### Provided text
Start of Block
The Meaning of Low Interest Rates
We hear about low interest rates all the time, and yet they must mean different things to different people. For perhaps most people they are an abstruse metrics whose implications are unclear. For many interest rates are a tired, old story; they have been ultra-low for a very long time. In financial circles there is endless circular discussion about when rates will be raised. For some low rates are a boon, an easing, a great relief. Virtually mana from heaven, low rates are the succour to every financial price. For others, interest rates are the dripping poison of modern finance: a drug keeping the economic patient high on malinvestment and otherwise moribund, weak, and stagnant.
Most of the interpretations of low rates have to do with the analysis of asset prices and macroeconomics. Few have ventured to guess what low rates mean at a societal level. What does it mean to our culture that interest rates are so low, even negative, in many places? What does it mean in the human context, that a loan be can be issued at zero or negative rates? How does one entity justify to itself the lending of money with the guarantee of zero return? What does it say about our vision of the future and what are the implications for our youth and our society? These are seldom posed questions.
Put simply, ultra-low rates are a statement of deep pessimism about the future.
End of Block
### Provided material
Start of Block
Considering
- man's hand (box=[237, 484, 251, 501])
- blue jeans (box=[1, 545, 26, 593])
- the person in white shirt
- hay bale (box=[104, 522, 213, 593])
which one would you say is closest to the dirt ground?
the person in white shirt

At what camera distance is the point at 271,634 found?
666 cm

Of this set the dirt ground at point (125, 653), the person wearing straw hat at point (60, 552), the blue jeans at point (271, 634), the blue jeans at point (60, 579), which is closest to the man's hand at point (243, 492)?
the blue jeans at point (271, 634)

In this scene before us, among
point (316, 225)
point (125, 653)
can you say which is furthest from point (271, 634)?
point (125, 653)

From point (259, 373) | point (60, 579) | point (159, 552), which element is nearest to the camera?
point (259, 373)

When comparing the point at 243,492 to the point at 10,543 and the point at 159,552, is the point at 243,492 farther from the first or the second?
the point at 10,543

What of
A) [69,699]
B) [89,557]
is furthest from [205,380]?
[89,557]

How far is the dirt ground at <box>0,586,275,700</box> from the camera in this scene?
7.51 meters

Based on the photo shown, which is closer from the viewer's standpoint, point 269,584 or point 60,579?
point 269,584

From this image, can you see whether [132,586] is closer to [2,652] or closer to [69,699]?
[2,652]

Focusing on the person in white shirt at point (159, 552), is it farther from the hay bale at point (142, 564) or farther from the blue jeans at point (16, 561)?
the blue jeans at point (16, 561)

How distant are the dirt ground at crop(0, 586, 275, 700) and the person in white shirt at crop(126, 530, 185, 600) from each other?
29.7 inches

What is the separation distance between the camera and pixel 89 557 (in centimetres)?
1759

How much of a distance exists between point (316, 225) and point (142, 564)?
End of Block
### Questions
(a) For each statement, say whether it agrees with the passage on low interest rates, answering yes or no and quoting the deciding words of that passage: (i) Low interest rates have lasted a long time. (ii) Questions about what low rates mean for society are often raised. (iii) Ultra-low rates express optimism about the future.
(b) Carry the passage on low interest rates forward from its last sentence.
The listing is separate material, unrelated to the passage on low interest rates.

### Results of the tasks
(a)
(i) Yes: "they have been ultra-low for a very long time."
(ii) No: "These are seldom posed questions."
(iii) No: "ultra-low rates are a statement of deep pessimism about the future."

(b)
For interest rates to be so low effectively means that there are not a lot of good ideas about how to make life better in the future. Vast sums of money lay idle at this very moment. Trillions of dollars currently earn less than the stated inflation rate; in other words, they are already guaranteed real losses. This means that there are not enough ideas for how to employ capital. Money managers sit on vast sums but don’t know how to use them productively. In a normal age that money could be directed in factories, tooling, exploration, research, and all sorts of miscellaneous efforts that will pay off later. Today all the obvious ideas have been already pursued. All the low-hanging fruit has been plucked. The only remaining options with a decent possibility for return are highly risky: junk-bonds, startups, and growth stories.
If there were a buoyant enthusiasm for the future, we might all be brimming with ideas for growth. The demand for credit would be enormous. We would be at pains to allocate scarce resources between so many promising enterprises. Banks would groan at the plethora of possibilities and the paucity of resources. Rates would be high to reflect the abundance of demand and the scarcity of supply. This is an optimistic future in which the movers and shakers of the world believe that opportunity abounds. The high rates themselves mirror expectations for high returns in productivity. Energy is in the air.
But instead we have the complete opposite. The low rates are a statement of despair. There are no low-risk ideas for allocating scarce capital anymore. So instead the appetite for risk has shifted and businesses with certifiably bad chances of return attract our still-scarce resources. This is the very definition of malinvestment.
We have only to look to the countries with the lowest rates to see the most profound malaise. Europe and Japan keep rates at rock bottom, and indeed negative in places, to placate otherwise-tottering balance sheets of zombie enterprises. The inability to honestly face failure has led to its subsidization. The mood is bleakest where rates are lowest. No growth is foreseen in the paralyzed, negative interest rate world. There has instead been a very clear and unambiguous choice to preserve the edifice of the status quo (the many companies and governments that would be bankrupt at higher rates) at the expense of the future.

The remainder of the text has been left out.